Gegen 16:00Uhr ging es dann wieder zurück ins Quartier, wo uns Familien Seidel und Elbel mit einem Grillbüffet erwartete.

 

Fichtelgebirge; 5. Tag; Mittwoch 7. Juli 2010

Am Mittwoch, den 7.Juli stand unsere zweite große Wanderung an.

Die Wandergruppe 1 wanderte durch das eindrucksvolle Felsenlabyrinth, ein bekanntes Ausflugsziel im Fichtelgebirge an der Luisenburg bei Wunsiedel, - Europas größtem Granitsteinmeer und größtem Felsenlabyrinth -, zum 939 m hohen Kösseine.

Beim Durchwandern zwäntgen sich die Wanderer durch schmale Felsenschluchten und konnten sich in den Bann, der über 300 Millionen Jahre alten Granitsteinformationen ziehen lassen:

Die riesigen Granitblöcke mit Ausmaßen von mehreren Metern sind Teil des Naturschutzgebietes Großes Labyrinth bei Wunsiedel. Entstanden ist das Felsenlabyrinth im Fichtelgebirge durch Millionen Jahre lange Verwitterung und Erosion. Das nach Königin Luise von Mecklenburg-Strelitz benannte Gesteinsmeer wurde im 18. Jahrhundert nach und nach touristisch erschlossen. Die preußische Königin besuchte im Jahr 1805 mit ihrem Mann Friedrich Wilhelm III. das ursprüngliche Naturwunder. Auch Johann Wolfgang von Goethe war von der bizarren Landschaft fasziniert, so dass er nach seinen Besuchen 1785 und 1820 schrieb: “Die ungeheure Größe der ohne Ordnung, Spur und Richtung übereinandergestürzten Granitmassen gibt einen Anblick, dessengleichen mir auf allen meinen Wegen niemals wieder vorgekommen ist.”

Die Wandergruppe 2 begleitete die Wandergruppe 1 bis zum Ausgang aus dem Felsenlabyrinth und machte sich nach einer kurzen Rast wieder auf den Rückweg zum Bus.

Nach einer kurzen Rundfahrt kehrten wir auf dem Großen Waldstein (877 m) zum Mittagessen ein. Bekannt ist der Große Waldstein vor allem durch seine Felsen in Wollsackverwitterung, seine Schlossruinen (1150) und den einzigen erhaltenen Bärenfang (17./18. Jh.) der Region. Gestärkt ging es dann zum Nageler See. Wir umrundeten den See und kehrten bei einem kleinen Kiosk ein. Dessen Wirtin hatte extra für uns geöffnet. Mit Kaffee und selbst gebackenem Kuchen erwarteten wir die Ankunft der Wandergruppe 1. Da die Wandergruppe 1 eine „etwas ausgiebigere Pause brauchte“ fuhren wir erst gegen Abend wieder nach Egerstau zurück.

 

Fichtelgebirge; 6. Tag; Donnerstag 8. Juli 2010

Der letzte Tag führte uns nach Bamberg. Da wir erst um 13:30 Uhr eine Führung durch den Dom hatten, konnte vorher noch die Stadt erkundet werden und das besondere Flair dieser Kaiser- und Bischofsstadt, dem „deutschen Rom“, genossen werden. Wer wollte konnte Mittagessen. Nach der Dombesichtigung trafen wir uns alle im schönen Rosengarten bei Eis oder Kaffee und Kuchen.

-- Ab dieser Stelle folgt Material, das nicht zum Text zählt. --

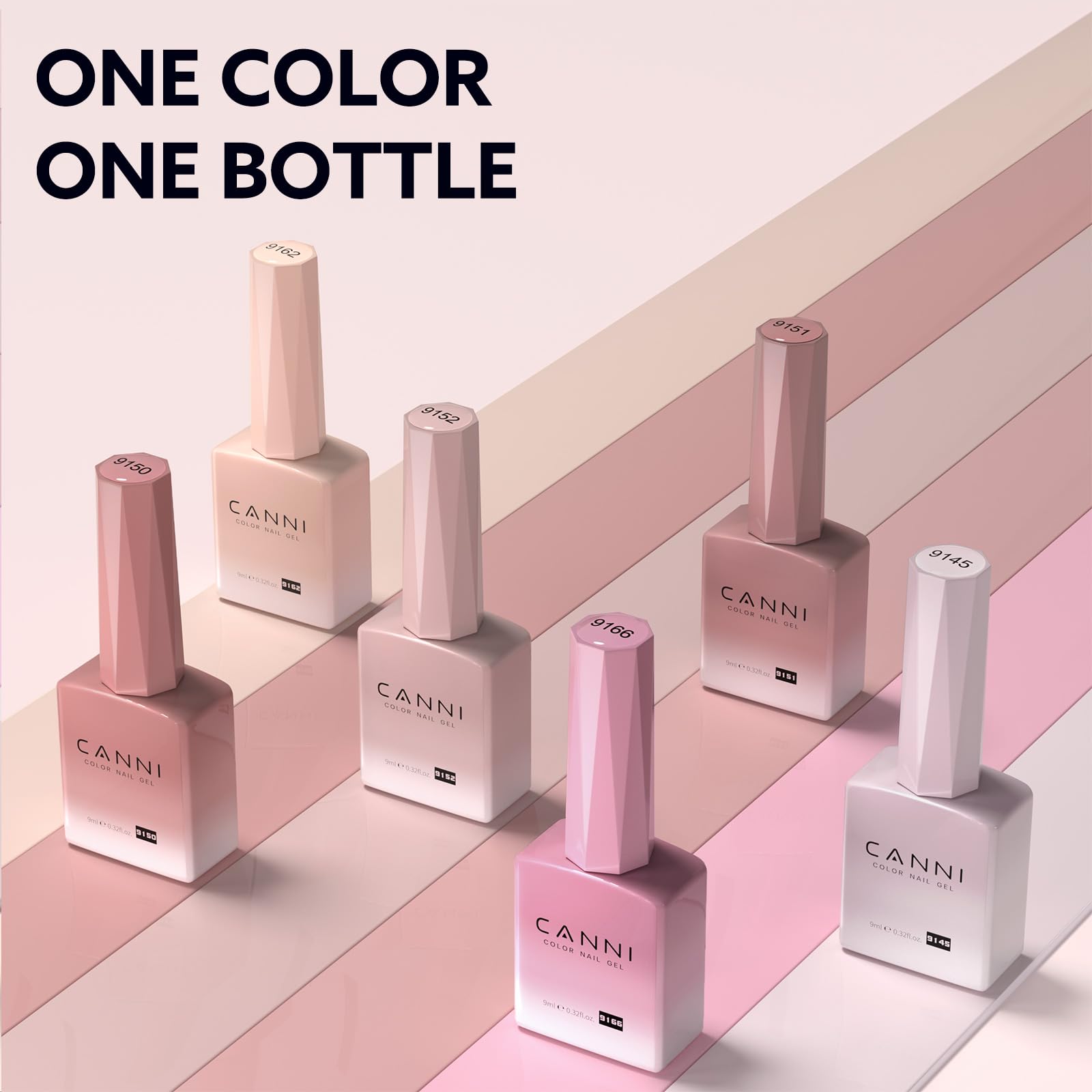 CANNI Jelly Nude Pink top coat seals for durability and shine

Sh. hierzu auch der Reisebericht über Bamberg von unserem Wanderfreund Walter Gutfrucht.

Gegen 17:00Uhr startete dann unsere endgültige Heimfahrt.

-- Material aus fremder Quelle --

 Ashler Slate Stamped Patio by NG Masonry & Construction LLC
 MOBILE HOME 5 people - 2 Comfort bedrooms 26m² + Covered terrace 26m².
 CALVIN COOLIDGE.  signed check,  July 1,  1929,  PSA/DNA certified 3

Vieles gäbe es noch zu berichten von dieser Fahrt ins Fichtelgebirge, „einem Ort, wo die Wege zauberhaft sind…“

 

Bericht: Susanna Gräning, Edelgard Schäker


Unser herzlichster Dank geht an die Familien Schäker und Gräning für die Ausrichtung und Durchführung dieser Mehrtagesfahrt.